◆ TEXT SHOWN ◆
MySQL & Database Design

Advanced String and Date Functions

13 min Lesson 12 of 40

Advanced String and Date Functions

String and date manipulation are essential skills for data processing and transformation. MySQL provides powerful functions to clean, format, and analyze textual and temporal data. Mastering these functions will dramatically improve your data manipulation capabilities.

◆ EXERCISE SET ◆
a) Revise the lesson text from "13 min Lesson" up to and including "data manipulation capabilities.", swapping "powerful" for "versatile".
b) In the lesson text on string and date functions, what is this lesson's position in the series?
c) Summarize the lesson text on string and date functions in two sentences.
The entries placed after this point come from a different source than the lesson text.

◆ LISTED ENTRIES ◆
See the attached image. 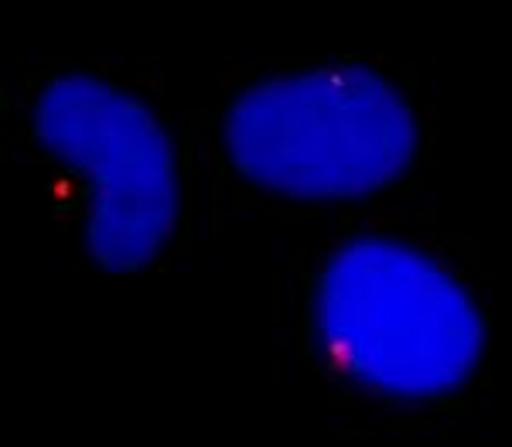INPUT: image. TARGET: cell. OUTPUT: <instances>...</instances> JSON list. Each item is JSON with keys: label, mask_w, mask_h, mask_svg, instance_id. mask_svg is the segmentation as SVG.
Wrapping results in <instances>:
<instances>
[{"label": "cell", "mask_w": 512, "mask_h": 447, "mask_svg": "<svg viewBox=\"0 0 512 447\" xmlns=\"http://www.w3.org/2000/svg\"><path fill=\"white\" fill-rule=\"evenodd\" d=\"M274 273V362L332 430L451 437L492 393V273L431 198L304 222Z\"/></svg>", "instance_id": "6da1fadb"}, {"label": "cell", "mask_w": 512, "mask_h": 447, "mask_svg": "<svg viewBox=\"0 0 512 447\" xmlns=\"http://www.w3.org/2000/svg\"><path fill=\"white\" fill-rule=\"evenodd\" d=\"M0 151L79 273L144 277L195 253L185 93L164 59H14L0 79Z\"/></svg>", "instance_id": "3957f363"}, {"label": "cell", "mask_w": 512, "mask_h": 447, "mask_svg": "<svg viewBox=\"0 0 512 447\" xmlns=\"http://www.w3.org/2000/svg\"><path fill=\"white\" fill-rule=\"evenodd\" d=\"M192 250L233 226H304L431 198L441 106L424 65L386 52L222 62L185 96Z\"/></svg>", "instance_id": "7a4b0ae2"}]
</instances>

◆ FULL SOLUTIONS ◆
a)
13 min Lesson 12 of 40

Advanced String and Date Functions

String and date manipulation are essential skills for data processing and transformation. MySQL provides versatile functions to clean, format, and analyze textual and temporal data. Mastering these functions will dramatically improve your data manipulation capabilities.

b) It is Lesson 12 of 40.

c) This 13-minute lesson, number 12 of 40 in the MySQL & Database Design series, covers advanced string and date functions, whose manipulation is an essential skill for processing and transforming data. MySQL offers powerful functions to clean, format, and analyze textual and temporal data, and mastering them will greatly improve data manipulation capabilities.